▶ How to complete this task
Apart from the pictures, every line below is to be set down exactly.

[Stored data entries]
╔══

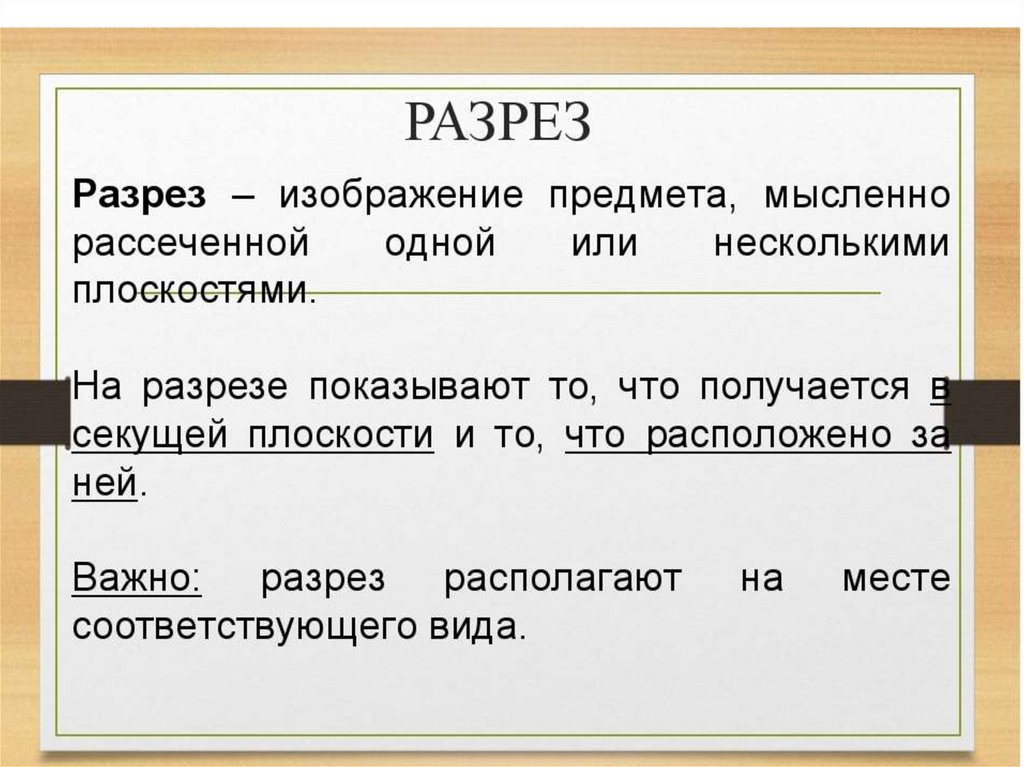 РАЗРЕЗ

Разрез – изображение предмета, мысленно рассеченной одной или несколькими плоскостями.

На разрезе показывают то, что получается в секущей плоскости и то, что расположено за ней.

Важно: разрез располагают на месте соответствующего вида.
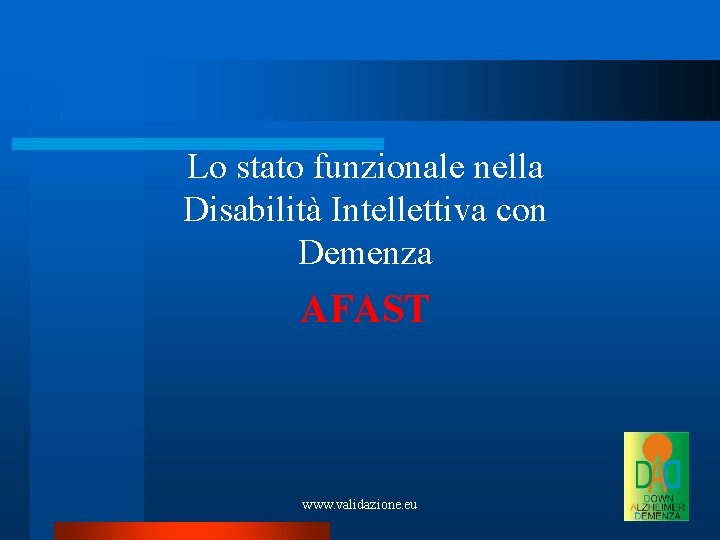 Lo stato funzionale nella Disabilità Intellettiva con Demenza

AFAST

www.validazione.eu

DAD
DOWN
ALZHEIMER
DEMENZA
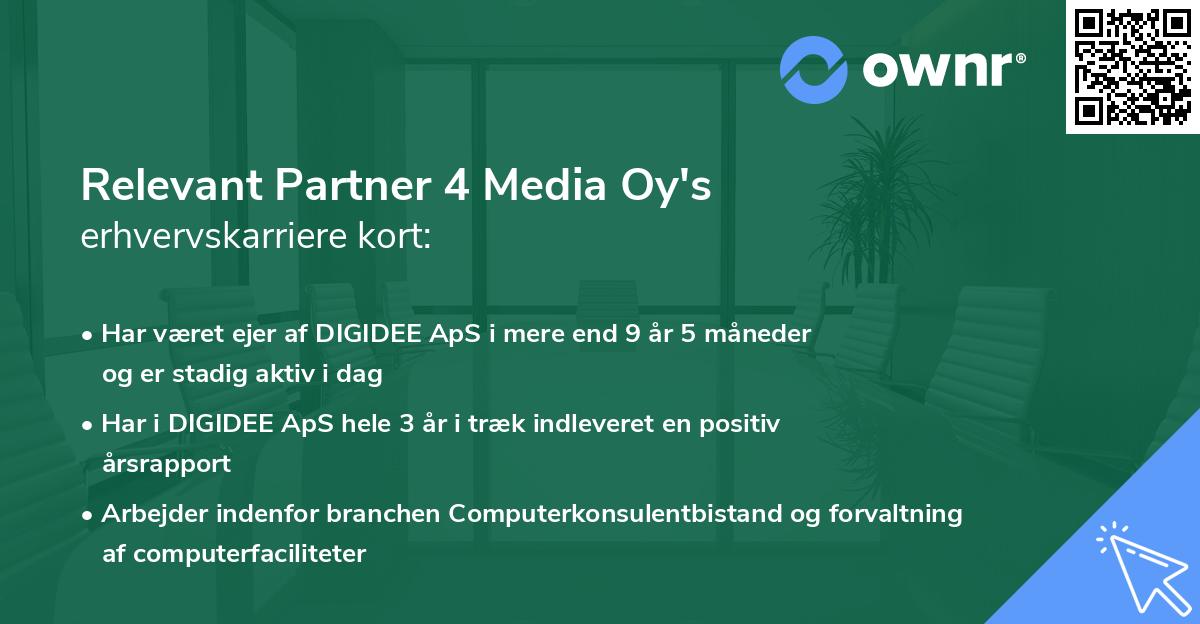 ownr®

Relevant Partner 4 Media Oy's
erhvervskarriere kort:

• Har været ejer af DIGIDEE ApS i mere end 9 år 5 måneder og er stadig aktiv i dag

• Har i DIGIDEE ApS hele 3 år i træk indleveret en positiv årsrapport

• Arbejder indenfor branchen Computerkonsulentbistand og forvaltning af computerfaciliteter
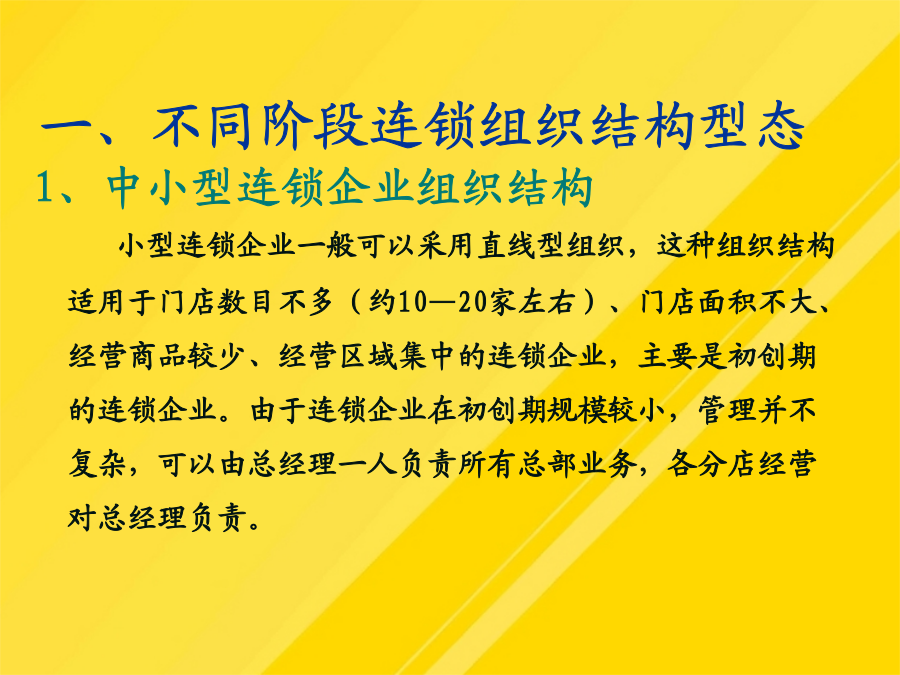 一、不同阶段连锁组织结构型态

1、中小型连锁企业组织结构

小型连锁企业一般可以采用直线型组织，这种组织结构适用于门店数目不多（约10—20家左右）、门店面积不大、经营商品较少、经营区域集中的连锁企业，主要是初创期的连锁企业。由于连锁企业在初创期规模较小，管理并不复杂，可以由总经理一人负责所有总部业务，各分店经营对总经理负责。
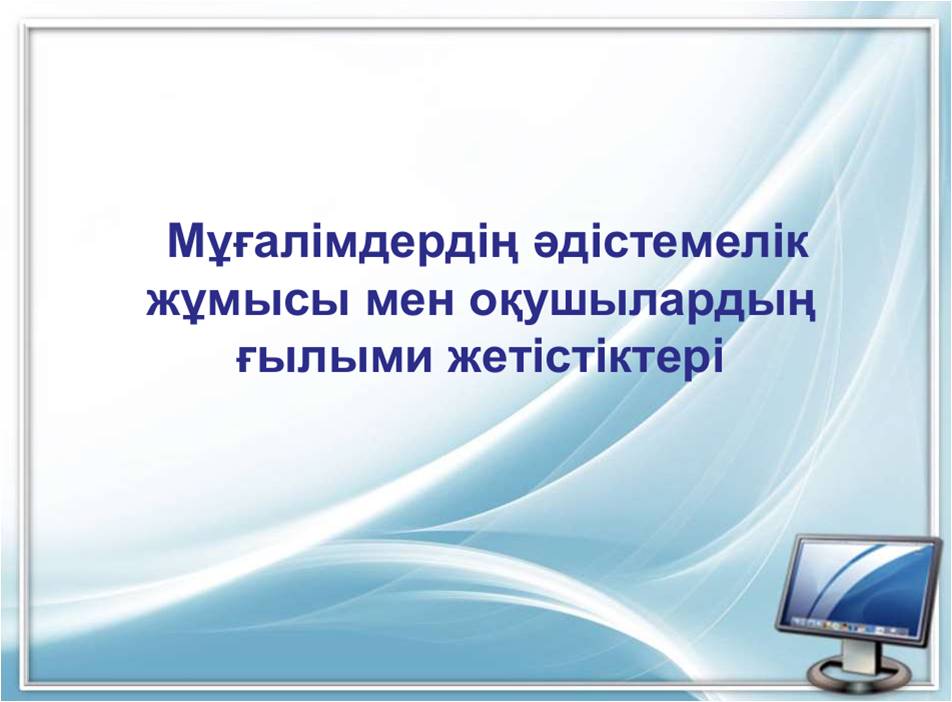 Мұғалімдердің әдістемелік жұмысы мен оқушылардың ғылыми жетістіктері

╚══

▶ Problem solution
 РАЗРЕЗ

Разрез – изображение предмета, мысленно рассеченной одной или несколькими плоскостями.

На разрезе показывают то, что получается в секущей плоскости и то, что расположено за ней.

Важно: разрез располагают на месте соответствующего вида.
 Lo stato funzionale nella Disabilità Intellettiva con Demenza

AFAST

www.validazione.eu

DAD
DOWN
ALZHEIMER
DEMENZA
 ownr®

Relevant Partner 4 Media Oy's
erhvervskarriere kort:

• Har været ejer af DIGIDEE ApS i mere end 9 år 5 måneder og er stadig aktiv i dag

• Har i DIGIDEE ApS hele 3 år i træk indleveret en positiv årsrapport

• Arbejder indenfor branchen Computerkonsulentbistand og forvaltning af computerfaciliteter
 一、不同阶段连锁组织结构型态

1、中小型连锁企业组织结构

小型连锁企业一般可以采用直线型组织，这种组织结构适用于门店数目不多（约10—20家左右）、门店面积不大、经营商品较少、经营区域集中的连锁企业，主要是初创期的连锁企业。由于连锁企业在初创期规模较小，管理并不复杂，可以由总经理一人负责所有总部业务，各分店经营对总经理负责。
 Мұғалімдердің әдістемелік жұмысы мен оқушылардың ғылыми жетістіктері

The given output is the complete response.